***** Testo selezionato

La “Convenzione ONU” si limita a specificare le tipologie di compromissioni e non delle disabilità. L’attuale contesto delle politiche di welfare sociale è però caratterizzato da un elevato livello di frammentazione, dove misure, servizi e prestazioni sono spesso progettate e indirizzate alle persone anche in base alle tipologie di compromissioni o disturbi. Di conseguenza, pur con tutte le attenzioni del caso, e solo quando considerato necessario, continueremo a parlare di disabilità fisica, sensoriale, intellettiva e mentale.
In ogni caso, continueremo a prestare molta attenzione ad evitare che una caratteristica della persona vada a sovrapporsi con la sua identità, evitando di trasformare alcuni aggettivi in sostantivi (i disabili, gli autistici, gli psichiatrici, i down) anche a costo di effettuare ripetizioni nel testo.

**********
***** Righe estratte

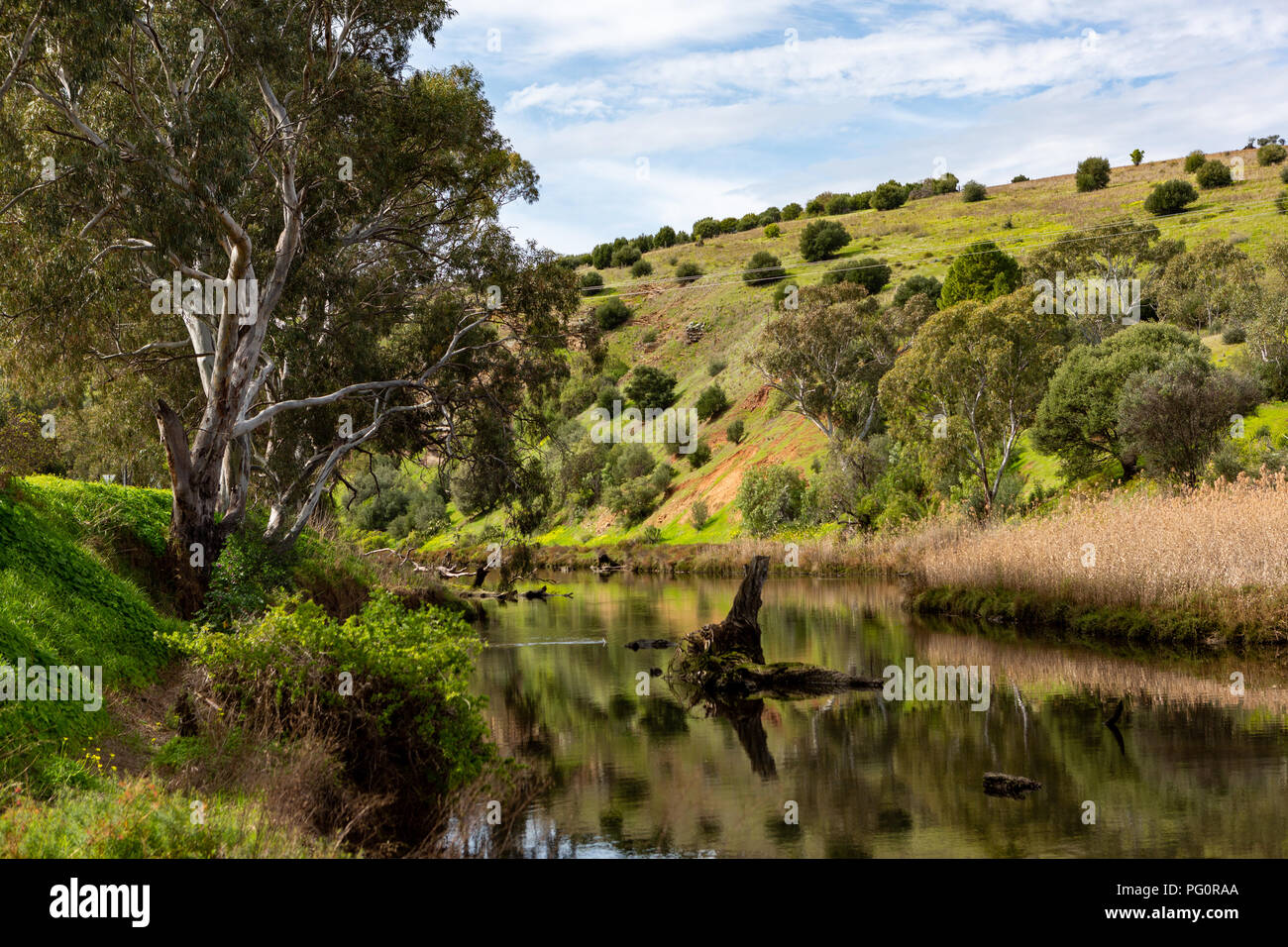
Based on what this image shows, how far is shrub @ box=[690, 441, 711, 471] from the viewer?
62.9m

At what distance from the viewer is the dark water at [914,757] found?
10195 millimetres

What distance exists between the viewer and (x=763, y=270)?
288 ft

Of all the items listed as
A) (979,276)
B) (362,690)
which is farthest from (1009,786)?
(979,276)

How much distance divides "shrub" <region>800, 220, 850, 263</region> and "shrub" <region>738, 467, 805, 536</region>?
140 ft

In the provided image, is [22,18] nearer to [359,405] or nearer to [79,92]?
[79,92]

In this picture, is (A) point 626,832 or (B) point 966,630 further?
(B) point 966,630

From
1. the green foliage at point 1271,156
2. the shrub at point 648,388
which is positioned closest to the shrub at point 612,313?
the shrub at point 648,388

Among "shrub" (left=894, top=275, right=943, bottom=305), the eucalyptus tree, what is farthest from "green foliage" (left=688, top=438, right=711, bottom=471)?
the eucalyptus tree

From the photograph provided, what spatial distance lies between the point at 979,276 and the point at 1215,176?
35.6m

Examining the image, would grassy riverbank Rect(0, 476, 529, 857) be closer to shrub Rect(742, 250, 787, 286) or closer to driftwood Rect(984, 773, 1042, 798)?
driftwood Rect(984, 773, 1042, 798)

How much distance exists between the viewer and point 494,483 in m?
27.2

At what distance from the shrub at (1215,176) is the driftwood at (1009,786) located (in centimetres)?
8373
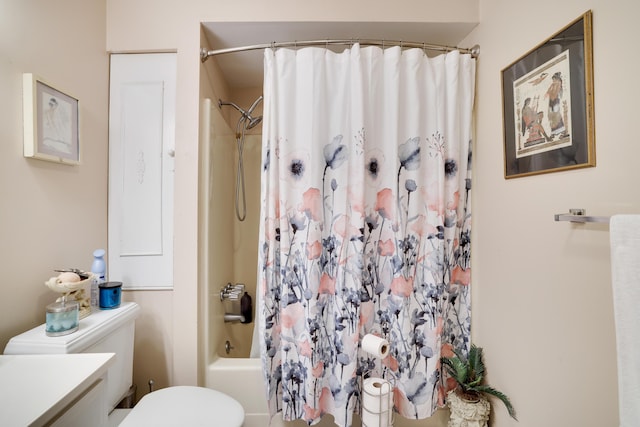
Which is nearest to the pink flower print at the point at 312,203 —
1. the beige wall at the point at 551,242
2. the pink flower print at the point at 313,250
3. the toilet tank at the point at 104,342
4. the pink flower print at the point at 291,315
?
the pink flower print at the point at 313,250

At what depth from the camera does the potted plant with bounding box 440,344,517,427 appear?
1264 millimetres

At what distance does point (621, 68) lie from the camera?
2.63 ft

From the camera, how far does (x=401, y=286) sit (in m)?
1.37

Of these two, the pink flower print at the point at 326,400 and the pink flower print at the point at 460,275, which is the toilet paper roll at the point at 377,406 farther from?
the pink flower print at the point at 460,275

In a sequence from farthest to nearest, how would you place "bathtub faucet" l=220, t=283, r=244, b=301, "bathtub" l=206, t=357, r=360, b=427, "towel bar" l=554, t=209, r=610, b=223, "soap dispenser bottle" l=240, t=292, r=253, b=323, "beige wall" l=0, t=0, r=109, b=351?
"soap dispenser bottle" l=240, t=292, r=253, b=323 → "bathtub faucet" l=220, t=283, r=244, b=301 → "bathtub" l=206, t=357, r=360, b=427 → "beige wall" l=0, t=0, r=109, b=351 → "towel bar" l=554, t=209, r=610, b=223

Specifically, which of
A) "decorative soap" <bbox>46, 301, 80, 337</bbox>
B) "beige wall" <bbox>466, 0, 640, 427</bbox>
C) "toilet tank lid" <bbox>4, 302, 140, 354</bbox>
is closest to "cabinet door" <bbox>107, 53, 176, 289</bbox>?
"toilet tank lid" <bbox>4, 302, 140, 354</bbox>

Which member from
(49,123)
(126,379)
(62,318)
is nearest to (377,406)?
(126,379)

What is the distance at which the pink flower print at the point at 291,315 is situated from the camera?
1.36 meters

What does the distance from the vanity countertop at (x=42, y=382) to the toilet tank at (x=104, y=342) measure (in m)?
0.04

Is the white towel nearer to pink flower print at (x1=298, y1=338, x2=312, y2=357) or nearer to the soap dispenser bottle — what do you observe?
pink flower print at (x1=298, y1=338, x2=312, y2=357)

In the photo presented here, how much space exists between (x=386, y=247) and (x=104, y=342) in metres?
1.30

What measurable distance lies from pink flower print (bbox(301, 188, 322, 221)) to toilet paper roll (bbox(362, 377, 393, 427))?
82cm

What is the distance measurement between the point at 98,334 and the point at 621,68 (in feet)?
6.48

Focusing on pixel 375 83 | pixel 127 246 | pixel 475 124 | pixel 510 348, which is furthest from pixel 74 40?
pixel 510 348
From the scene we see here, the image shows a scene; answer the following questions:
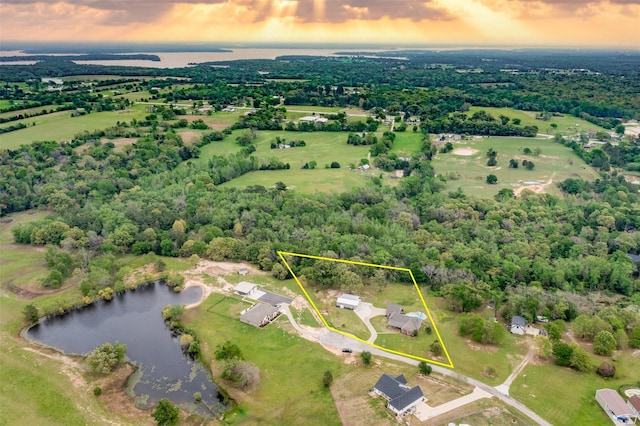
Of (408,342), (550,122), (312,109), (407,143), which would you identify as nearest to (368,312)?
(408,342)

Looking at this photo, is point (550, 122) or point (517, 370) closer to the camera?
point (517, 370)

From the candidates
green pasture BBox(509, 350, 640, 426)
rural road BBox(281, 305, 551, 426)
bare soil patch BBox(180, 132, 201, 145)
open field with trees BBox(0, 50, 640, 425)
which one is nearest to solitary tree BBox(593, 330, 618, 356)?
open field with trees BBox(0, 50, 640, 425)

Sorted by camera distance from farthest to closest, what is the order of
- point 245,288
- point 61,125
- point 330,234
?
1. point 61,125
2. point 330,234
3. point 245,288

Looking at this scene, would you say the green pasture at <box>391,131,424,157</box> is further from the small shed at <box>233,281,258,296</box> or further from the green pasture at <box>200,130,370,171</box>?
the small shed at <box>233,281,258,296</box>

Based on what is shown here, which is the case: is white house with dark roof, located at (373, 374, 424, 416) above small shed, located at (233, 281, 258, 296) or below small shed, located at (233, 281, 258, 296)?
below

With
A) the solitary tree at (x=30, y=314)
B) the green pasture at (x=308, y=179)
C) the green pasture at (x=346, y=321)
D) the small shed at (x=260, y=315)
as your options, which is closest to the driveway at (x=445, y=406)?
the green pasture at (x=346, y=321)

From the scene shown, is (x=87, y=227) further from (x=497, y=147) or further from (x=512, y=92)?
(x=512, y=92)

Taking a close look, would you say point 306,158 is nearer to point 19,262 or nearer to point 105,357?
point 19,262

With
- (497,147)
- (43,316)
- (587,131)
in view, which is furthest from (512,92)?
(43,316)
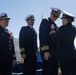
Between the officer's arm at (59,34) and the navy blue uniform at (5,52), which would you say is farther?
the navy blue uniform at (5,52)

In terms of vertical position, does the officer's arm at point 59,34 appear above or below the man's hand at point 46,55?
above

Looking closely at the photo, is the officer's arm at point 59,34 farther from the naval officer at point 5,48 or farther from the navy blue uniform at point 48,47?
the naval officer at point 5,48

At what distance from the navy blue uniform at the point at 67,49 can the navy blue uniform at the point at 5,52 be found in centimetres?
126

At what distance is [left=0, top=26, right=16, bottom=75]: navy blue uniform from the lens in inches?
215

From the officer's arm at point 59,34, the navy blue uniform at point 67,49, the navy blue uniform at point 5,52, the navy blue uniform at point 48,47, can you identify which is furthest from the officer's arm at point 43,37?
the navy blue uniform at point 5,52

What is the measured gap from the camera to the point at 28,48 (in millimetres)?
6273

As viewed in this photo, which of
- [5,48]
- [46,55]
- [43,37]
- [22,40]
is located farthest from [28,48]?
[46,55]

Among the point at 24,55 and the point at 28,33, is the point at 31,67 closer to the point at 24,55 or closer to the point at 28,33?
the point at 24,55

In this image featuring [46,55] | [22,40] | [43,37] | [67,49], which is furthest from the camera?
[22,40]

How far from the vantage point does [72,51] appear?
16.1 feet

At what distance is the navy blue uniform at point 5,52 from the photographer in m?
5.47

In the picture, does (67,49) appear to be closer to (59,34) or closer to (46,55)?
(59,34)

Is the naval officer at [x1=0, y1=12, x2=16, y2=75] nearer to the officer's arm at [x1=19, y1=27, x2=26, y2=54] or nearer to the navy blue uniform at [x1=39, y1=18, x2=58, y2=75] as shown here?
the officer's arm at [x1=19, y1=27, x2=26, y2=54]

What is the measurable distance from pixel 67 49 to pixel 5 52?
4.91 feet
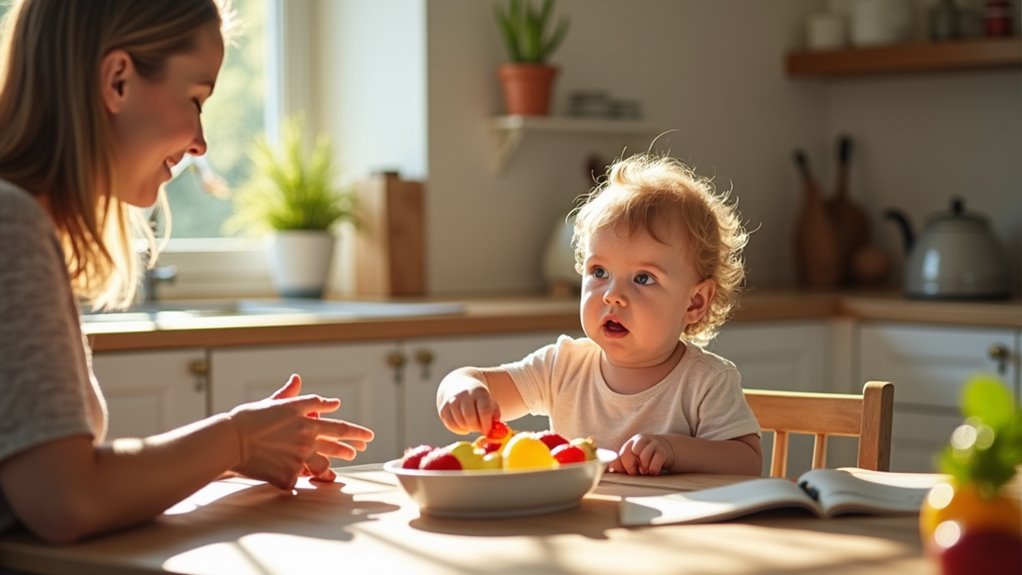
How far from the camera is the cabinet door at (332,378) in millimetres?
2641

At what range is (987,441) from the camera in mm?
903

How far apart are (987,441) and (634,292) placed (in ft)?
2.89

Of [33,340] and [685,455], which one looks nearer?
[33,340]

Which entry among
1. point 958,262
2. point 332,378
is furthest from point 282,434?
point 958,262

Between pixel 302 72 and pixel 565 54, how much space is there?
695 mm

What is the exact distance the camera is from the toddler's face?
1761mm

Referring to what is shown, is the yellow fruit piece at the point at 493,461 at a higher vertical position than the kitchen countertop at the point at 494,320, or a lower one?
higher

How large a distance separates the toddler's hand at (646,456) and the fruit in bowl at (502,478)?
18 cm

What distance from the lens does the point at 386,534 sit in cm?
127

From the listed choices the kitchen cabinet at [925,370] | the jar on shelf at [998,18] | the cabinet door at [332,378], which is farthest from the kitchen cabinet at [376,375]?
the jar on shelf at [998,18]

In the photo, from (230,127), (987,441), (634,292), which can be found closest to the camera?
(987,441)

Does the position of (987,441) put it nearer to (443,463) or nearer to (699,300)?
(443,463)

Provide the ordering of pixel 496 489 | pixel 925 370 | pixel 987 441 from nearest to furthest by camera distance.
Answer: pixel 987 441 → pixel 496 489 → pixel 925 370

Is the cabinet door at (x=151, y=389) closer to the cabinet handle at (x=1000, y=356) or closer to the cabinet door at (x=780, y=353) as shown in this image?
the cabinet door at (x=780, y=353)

**********

__Il problema__. Ricopia senza modifiche dal testo selezionato tutto ciò che va da "In ogni caso, continueremo" giù fino a "ripetizioni nel testo.". Le righe sono materiale a sé stante, distinto dal testo selezionato.

__Esercizio svolto__.
In ogni caso, continueremo a prestare molta attenzione ad evitare che una caratteristica della persona vada a sovrapporsi con la sua identità, evitando di trasformare alcuni aggettivi in sostantivi (i disabili, gli autistici, gli psichiatrici, i down) anche a costo di effettuare ripetizioni nel testo.